Love & Profit: 10 Ways to Transform Customers into Lustomers

Love & Profit: 10 Ways to Transform Customers into Lustomers

In which Bryan talks through a fun example of a Messaging Framework…

A Messaging Framework is a tool that helps you record and visualize ways of communicating with your organization’s target audience(s). It has two primary benefits:

1)       It helps you map your objectives and pair them with the key themes and messages that will resonate best with your target audience.

2)       It gives you one story to tell, regardless of platform, so that your audience has your key points reinforced each time they see a message from you.

You have a good idea of who your audiences are. You also know what your organization needs from customers, investors, and partners. How do you connect the two?


Hi, I’m Bryan Rutberg, the founder and principal of 3C Comms-  the customer connection company.  Today we’re going to talk about building a Messaging Framework.

A Messaging Framework is a single source of truth document that tells you, and reminds everybody in your organization, the way you want to come across to the folks that you need to reach most: your customers, or partners, or employees. Whether you are promoting your company, a project, a product, service, or some initiative that you’re running, a Messaging Framework reminds you how you’re going to talk about it. 

Developing one takes you through the exercise of finding the things that are to be most impactful to the audience you want to reach: what’s going to make them want to engage with you, and what’s going to give them a single story across all of the touch points in your relationship? The best way to go through it is to actually go through it, so let me walk you through the development of a real simple Messaging Framework for a restaurant I’d love to really open someday which I called Bryan’s Rut-Burgers. It’s a different kind of burger joint. 

I like to start with the themes. You start in the middle, and you get to go up into greater levels of abstraction. Think about it like this: it’s like going from about 5000 feet up and 25 or 30,000 feet, then you can go down into very specific things that reinforce the themes – at ground level are where you find stories and supporting points and theme-specific messages –  how people actually experience whatever it is your Messaging Framework is about:  your company or product, project or services, and so on.

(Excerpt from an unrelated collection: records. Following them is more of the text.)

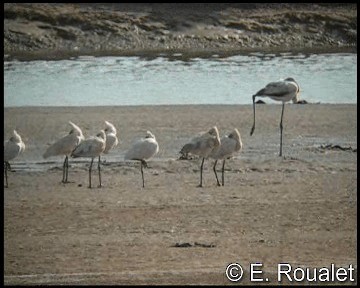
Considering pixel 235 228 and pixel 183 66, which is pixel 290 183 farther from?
pixel 183 66

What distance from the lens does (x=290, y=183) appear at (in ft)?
38.9

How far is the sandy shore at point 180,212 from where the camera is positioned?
8234 mm

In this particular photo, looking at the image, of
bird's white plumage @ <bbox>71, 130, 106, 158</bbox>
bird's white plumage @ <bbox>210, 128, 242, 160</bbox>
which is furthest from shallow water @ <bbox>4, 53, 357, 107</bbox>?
bird's white plumage @ <bbox>71, 130, 106, 158</bbox>

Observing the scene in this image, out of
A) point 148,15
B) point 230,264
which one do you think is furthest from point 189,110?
point 148,15

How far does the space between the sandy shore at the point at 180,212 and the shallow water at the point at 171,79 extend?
4612mm

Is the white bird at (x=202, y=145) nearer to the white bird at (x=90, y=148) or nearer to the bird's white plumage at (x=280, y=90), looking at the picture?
the white bird at (x=90, y=148)

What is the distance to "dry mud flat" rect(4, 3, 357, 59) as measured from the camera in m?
30.6

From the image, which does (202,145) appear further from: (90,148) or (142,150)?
(90,148)

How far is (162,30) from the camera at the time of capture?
3183 cm

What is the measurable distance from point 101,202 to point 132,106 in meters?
8.64

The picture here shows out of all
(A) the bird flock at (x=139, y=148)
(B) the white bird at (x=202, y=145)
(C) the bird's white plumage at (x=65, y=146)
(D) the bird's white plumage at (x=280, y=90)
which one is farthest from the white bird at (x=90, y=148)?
(D) the bird's white plumage at (x=280, y=90)

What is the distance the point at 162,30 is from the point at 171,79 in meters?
7.77

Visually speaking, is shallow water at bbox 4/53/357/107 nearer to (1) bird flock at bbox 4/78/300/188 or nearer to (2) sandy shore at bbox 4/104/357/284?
(2) sandy shore at bbox 4/104/357/284

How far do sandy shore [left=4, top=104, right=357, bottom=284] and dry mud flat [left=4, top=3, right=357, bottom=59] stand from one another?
47.8 feet
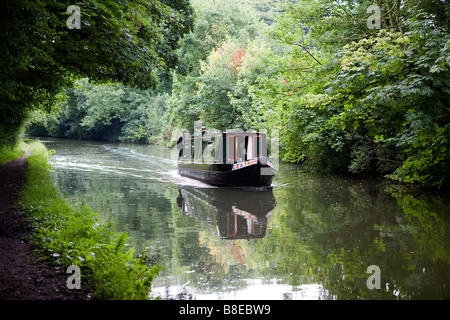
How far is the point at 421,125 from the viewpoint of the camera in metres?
9.08

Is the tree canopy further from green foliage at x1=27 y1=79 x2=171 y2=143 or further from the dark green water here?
green foliage at x1=27 y1=79 x2=171 y2=143

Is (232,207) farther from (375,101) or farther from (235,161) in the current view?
(375,101)

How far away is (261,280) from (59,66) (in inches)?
240

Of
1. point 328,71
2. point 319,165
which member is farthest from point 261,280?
point 319,165

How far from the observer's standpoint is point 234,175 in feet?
48.4

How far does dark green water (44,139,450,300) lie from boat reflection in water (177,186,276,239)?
0.09 ft

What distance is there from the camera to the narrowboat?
14.2m

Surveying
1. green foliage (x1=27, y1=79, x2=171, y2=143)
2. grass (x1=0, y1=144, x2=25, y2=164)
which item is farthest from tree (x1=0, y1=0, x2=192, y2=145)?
green foliage (x1=27, y1=79, x2=171, y2=143)

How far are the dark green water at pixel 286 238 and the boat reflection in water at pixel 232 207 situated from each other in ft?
0.09

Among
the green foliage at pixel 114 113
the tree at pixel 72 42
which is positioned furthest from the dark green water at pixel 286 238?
the green foliage at pixel 114 113

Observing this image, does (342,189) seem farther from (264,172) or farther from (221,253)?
(221,253)

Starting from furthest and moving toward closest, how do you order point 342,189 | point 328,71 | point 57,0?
point 328,71
point 342,189
point 57,0

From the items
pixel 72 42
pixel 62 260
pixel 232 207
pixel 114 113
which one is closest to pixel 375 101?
pixel 232 207

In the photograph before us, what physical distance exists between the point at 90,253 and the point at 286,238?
413cm
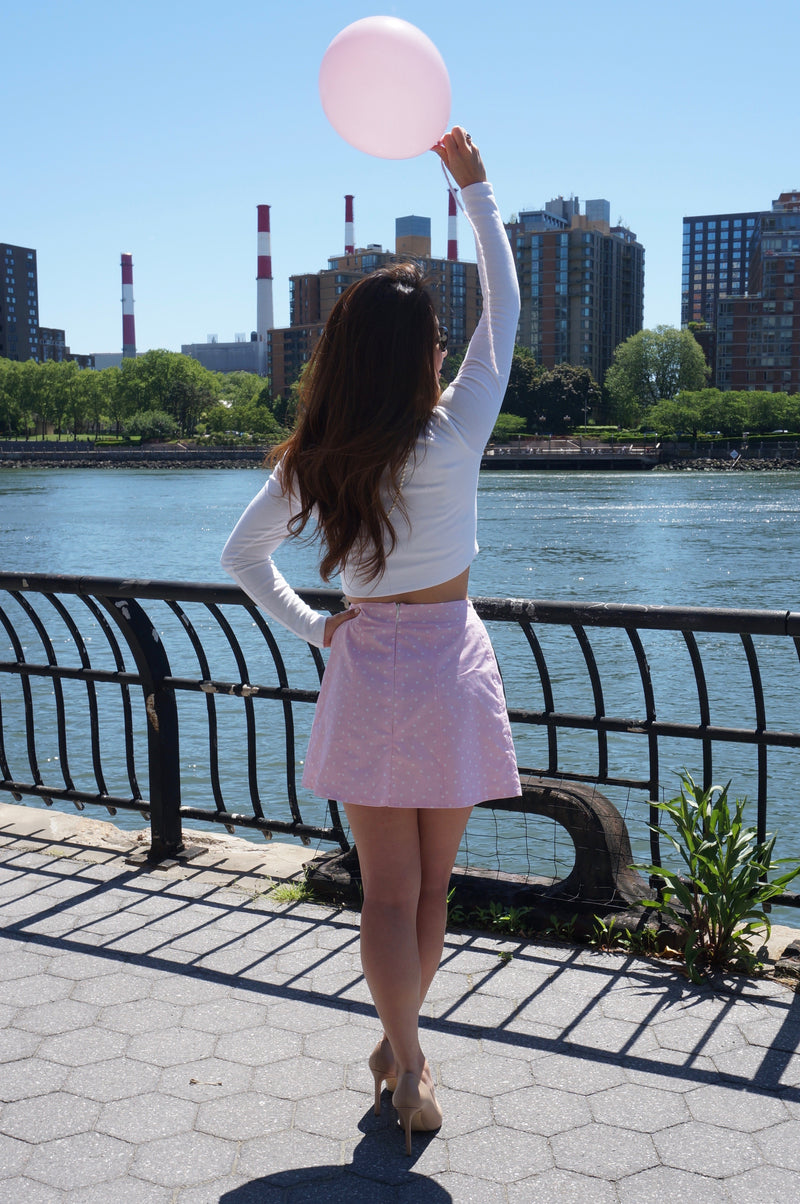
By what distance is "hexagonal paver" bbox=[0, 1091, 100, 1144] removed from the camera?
258 cm

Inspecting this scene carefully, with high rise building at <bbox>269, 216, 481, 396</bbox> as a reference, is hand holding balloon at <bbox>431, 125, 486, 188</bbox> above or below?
below

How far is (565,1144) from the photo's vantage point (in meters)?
2.51

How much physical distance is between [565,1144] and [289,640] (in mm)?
18406

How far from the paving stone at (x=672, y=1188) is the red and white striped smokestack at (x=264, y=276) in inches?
5167

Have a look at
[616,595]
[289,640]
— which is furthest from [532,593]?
[289,640]

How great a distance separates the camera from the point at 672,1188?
7.71 feet

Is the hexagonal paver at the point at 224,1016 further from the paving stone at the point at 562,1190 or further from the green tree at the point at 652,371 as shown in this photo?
the green tree at the point at 652,371

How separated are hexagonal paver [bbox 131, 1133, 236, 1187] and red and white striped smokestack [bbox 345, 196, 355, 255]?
14669 cm

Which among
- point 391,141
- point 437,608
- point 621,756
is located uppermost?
point 391,141

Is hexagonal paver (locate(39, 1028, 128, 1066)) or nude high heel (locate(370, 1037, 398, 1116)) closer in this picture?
nude high heel (locate(370, 1037, 398, 1116))

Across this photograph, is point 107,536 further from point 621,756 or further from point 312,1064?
point 312,1064

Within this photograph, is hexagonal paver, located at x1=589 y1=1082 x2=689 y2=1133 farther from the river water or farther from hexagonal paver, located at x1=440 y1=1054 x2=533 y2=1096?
the river water

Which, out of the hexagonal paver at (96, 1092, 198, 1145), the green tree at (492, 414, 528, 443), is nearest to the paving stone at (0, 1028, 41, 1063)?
the hexagonal paver at (96, 1092, 198, 1145)

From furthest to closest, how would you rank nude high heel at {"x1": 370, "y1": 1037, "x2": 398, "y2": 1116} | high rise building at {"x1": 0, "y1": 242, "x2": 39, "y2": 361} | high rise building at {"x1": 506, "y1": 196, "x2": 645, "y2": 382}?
high rise building at {"x1": 0, "y1": 242, "x2": 39, "y2": 361} < high rise building at {"x1": 506, "y1": 196, "x2": 645, "y2": 382} < nude high heel at {"x1": 370, "y1": 1037, "x2": 398, "y2": 1116}
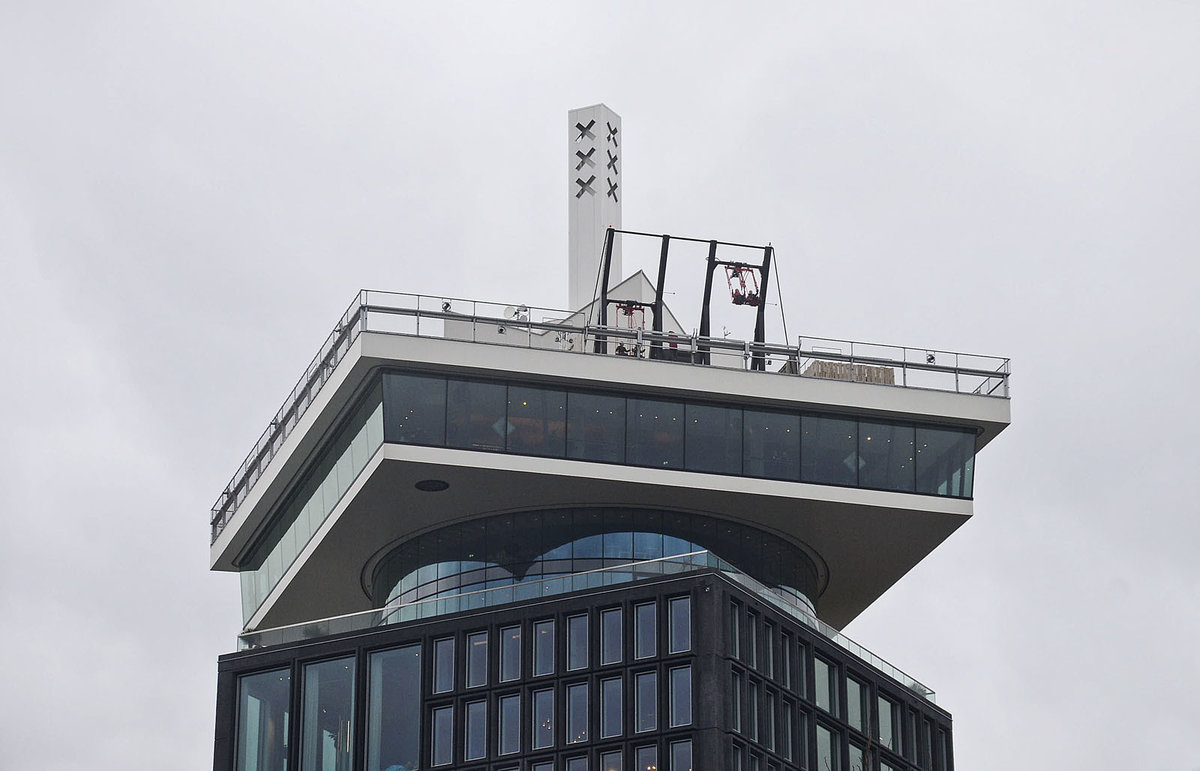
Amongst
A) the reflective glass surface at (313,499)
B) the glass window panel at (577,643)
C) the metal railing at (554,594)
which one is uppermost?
the reflective glass surface at (313,499)

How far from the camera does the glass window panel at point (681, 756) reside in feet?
250

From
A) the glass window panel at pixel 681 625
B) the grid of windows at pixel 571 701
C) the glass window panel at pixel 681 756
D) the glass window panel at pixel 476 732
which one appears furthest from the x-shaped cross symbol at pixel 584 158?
the glass window panel at pixel 681 756

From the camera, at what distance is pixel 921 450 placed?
88188 mm

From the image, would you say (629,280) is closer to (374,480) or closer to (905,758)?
(374,480)

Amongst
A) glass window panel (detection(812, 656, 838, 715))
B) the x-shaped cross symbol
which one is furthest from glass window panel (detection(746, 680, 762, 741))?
the x-shaped cross symbol

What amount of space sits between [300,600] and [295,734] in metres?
12.2

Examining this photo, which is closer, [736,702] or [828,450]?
[736,702]

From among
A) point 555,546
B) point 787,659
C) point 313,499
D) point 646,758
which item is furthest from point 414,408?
point 787,659

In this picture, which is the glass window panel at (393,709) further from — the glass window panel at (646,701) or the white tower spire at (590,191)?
the white tower spire at (590,191)

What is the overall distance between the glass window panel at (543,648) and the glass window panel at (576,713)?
1.17 m

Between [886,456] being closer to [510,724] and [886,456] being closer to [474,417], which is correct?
[474,417]

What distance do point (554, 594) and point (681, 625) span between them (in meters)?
5.45

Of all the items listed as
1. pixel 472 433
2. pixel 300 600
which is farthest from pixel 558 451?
pixel 300 600

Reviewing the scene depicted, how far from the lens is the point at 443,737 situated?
8088 centimetres
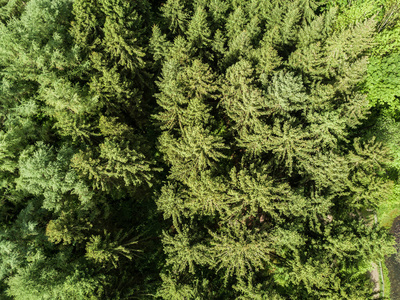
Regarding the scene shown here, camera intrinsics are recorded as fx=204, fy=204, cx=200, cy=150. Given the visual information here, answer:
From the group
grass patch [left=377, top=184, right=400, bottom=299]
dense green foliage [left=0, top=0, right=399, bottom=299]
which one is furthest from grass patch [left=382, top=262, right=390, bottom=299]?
dense green foliage [left=0, top=0, right=399, bottom=299]

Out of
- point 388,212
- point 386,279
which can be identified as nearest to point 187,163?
point 388,212

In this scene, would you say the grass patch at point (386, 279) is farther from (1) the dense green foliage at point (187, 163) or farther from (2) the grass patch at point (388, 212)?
(1) the dense green foliage at point (187, 163)

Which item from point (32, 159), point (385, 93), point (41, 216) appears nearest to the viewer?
point (32, 159)

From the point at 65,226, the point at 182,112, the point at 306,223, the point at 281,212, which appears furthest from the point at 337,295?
the point at 65,226

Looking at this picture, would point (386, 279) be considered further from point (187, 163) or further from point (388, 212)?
point (187, 163)

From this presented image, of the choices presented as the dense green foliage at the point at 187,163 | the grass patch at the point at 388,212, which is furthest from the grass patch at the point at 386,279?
the dense green foliage at the point at 187,163

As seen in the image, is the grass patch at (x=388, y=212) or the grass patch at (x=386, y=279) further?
the grass patch at (x=386, y=279)

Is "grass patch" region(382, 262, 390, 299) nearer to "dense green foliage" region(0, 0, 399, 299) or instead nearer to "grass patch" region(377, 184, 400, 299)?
"grass patch" region(377, 184, 400, 299)

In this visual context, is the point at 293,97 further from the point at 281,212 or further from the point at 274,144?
the point at 281,212
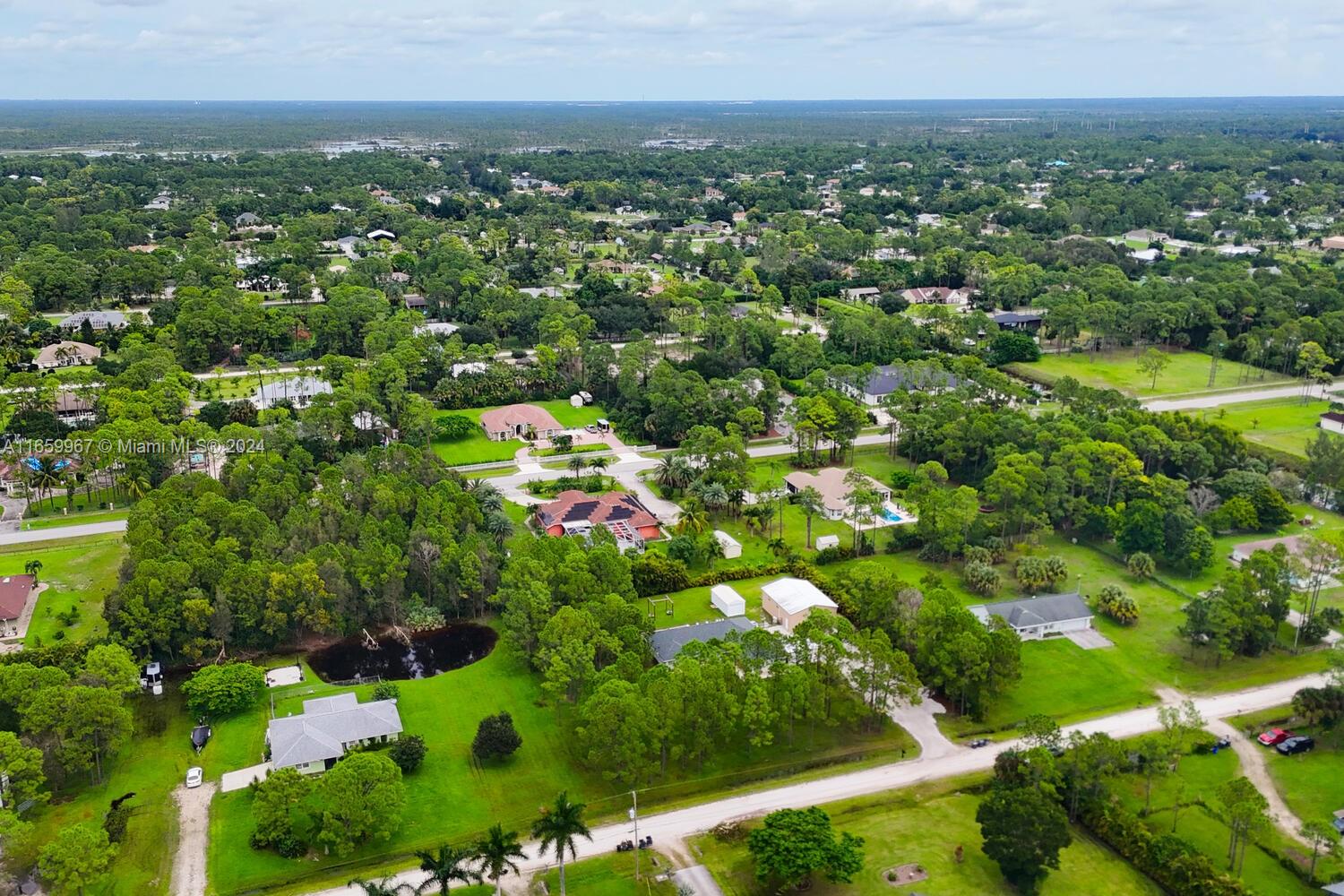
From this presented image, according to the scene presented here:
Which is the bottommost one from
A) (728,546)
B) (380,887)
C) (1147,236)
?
(380,887)

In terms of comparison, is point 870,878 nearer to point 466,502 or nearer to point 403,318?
point 466,502

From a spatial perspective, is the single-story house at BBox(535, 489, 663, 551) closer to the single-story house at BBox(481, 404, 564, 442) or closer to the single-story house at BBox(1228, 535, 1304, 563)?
the single-story house at BBox(481, 404, 564, 442)

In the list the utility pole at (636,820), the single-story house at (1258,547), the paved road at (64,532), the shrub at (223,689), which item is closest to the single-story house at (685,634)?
the utility pole at (636,820)

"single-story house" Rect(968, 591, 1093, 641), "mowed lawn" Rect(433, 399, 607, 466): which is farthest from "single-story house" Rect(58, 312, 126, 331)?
"single-story house" Rect(968, 591, 1093, 641)

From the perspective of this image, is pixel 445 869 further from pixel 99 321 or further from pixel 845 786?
pixel 99 321

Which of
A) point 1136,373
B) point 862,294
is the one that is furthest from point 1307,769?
point 862,294

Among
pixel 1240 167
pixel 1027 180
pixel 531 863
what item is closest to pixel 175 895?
pixel 531 863

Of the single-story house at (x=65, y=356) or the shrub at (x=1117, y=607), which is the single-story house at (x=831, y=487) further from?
the single-story house at (x=65, y=356)
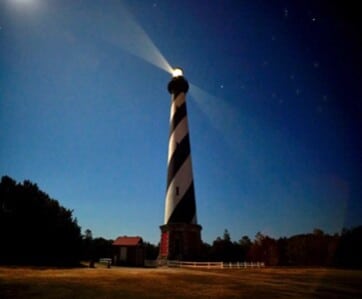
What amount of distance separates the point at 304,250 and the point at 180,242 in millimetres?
39648

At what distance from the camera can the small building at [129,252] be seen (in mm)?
31391

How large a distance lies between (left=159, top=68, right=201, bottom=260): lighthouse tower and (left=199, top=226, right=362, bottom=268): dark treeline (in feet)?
16.3

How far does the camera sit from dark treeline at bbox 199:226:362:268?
4161 cm

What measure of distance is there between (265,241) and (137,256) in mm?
51877

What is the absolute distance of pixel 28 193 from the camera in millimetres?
26234

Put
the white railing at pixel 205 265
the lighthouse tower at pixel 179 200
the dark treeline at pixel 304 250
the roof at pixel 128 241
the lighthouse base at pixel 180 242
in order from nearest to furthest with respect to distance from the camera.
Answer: the white railing at pixel 205 265 < the roof at pixel 128 241 < the lighthouse base at pixel 180 242 < the lighthouse tower at pixel 179 200 < the dark treeline at pixel 304 250

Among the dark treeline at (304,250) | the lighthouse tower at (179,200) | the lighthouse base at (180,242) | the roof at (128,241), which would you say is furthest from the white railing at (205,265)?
the dark treeline at (304,250)

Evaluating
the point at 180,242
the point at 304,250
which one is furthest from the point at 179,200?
the point at 304,250

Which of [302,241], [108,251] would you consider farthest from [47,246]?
[302,241]

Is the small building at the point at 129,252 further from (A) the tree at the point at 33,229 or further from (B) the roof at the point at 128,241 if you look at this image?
(A) the tree at the point at 33,229

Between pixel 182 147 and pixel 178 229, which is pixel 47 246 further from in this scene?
pixel 182 147

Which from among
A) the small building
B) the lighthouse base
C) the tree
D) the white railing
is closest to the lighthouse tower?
the lighthouse base

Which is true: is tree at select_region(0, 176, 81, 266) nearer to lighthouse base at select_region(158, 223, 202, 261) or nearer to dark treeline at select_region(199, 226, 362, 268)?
lighthouse base at select_region(158, 223, 202, 261)

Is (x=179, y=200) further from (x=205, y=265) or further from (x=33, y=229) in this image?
(x=33, y=229)
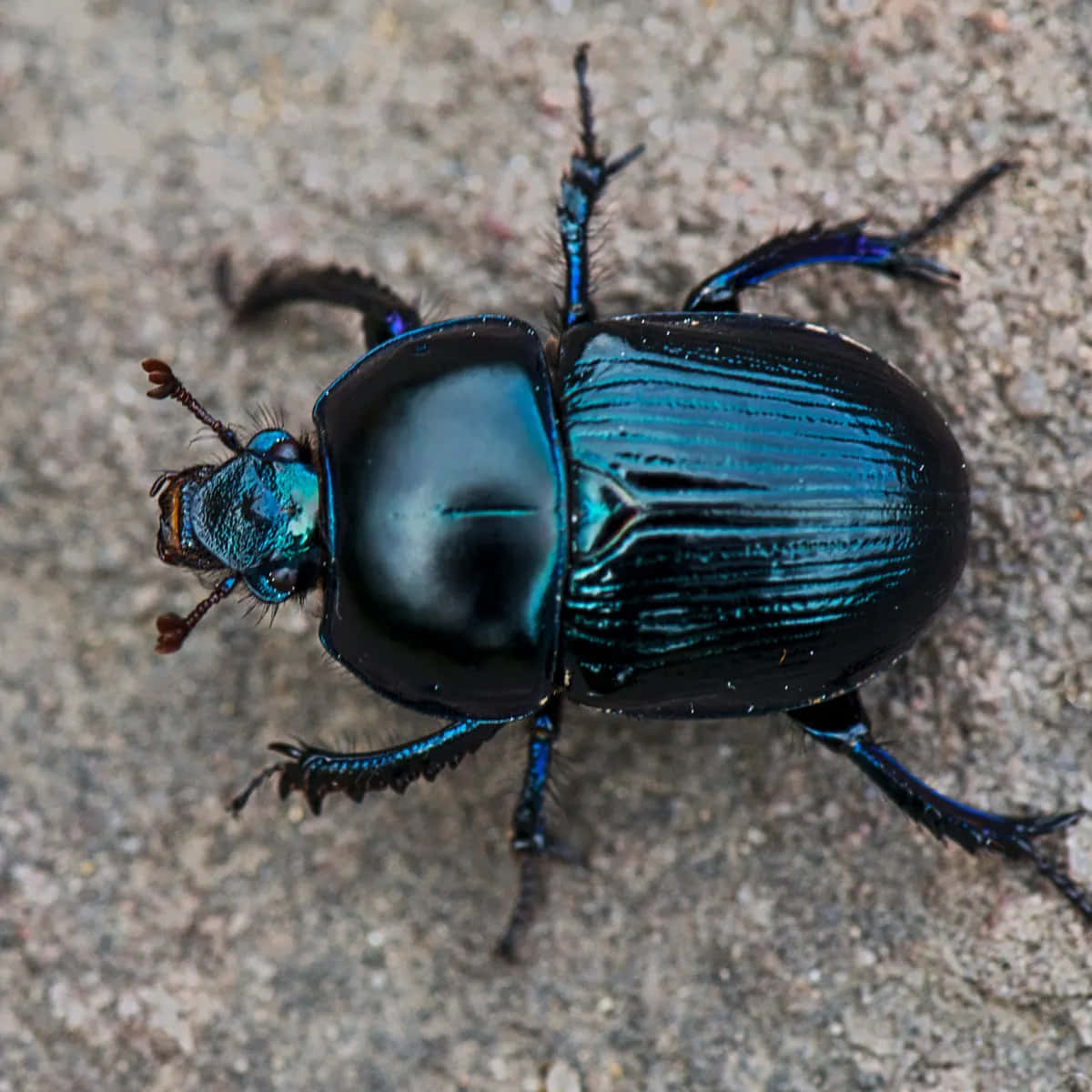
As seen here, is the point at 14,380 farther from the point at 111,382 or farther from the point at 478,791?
the point at 478,791

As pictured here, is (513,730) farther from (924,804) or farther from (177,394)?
(177,394)

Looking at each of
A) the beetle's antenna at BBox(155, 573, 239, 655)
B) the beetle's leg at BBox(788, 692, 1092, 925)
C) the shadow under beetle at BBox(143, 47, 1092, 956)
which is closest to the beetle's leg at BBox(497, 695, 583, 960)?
Result: the shadow under beetle at BBox(143, 47, 1092, 956)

In this case, I decided that the things that are going to make a difference with my audience are that the food is delicious; it is sustainably-grown and locally-sourced. I’ve got new cool things to try, and it’s not your typical fast food atmosphere. Let me show you what that means as we fill in the top the top of the Messaging Framework, and it does get you to greater levels of abstraction. 

We delight customers by letting them create unique and delicious meals in a comfortable and classy atmosphere – the target audience identifies who I think is going to show up and who’s going to be driven to emotion and then the action as I message and market and communicate with them. The desired perception is super important; that is what gets you to what do you want people believing? What would you want them to say after they encounter your message?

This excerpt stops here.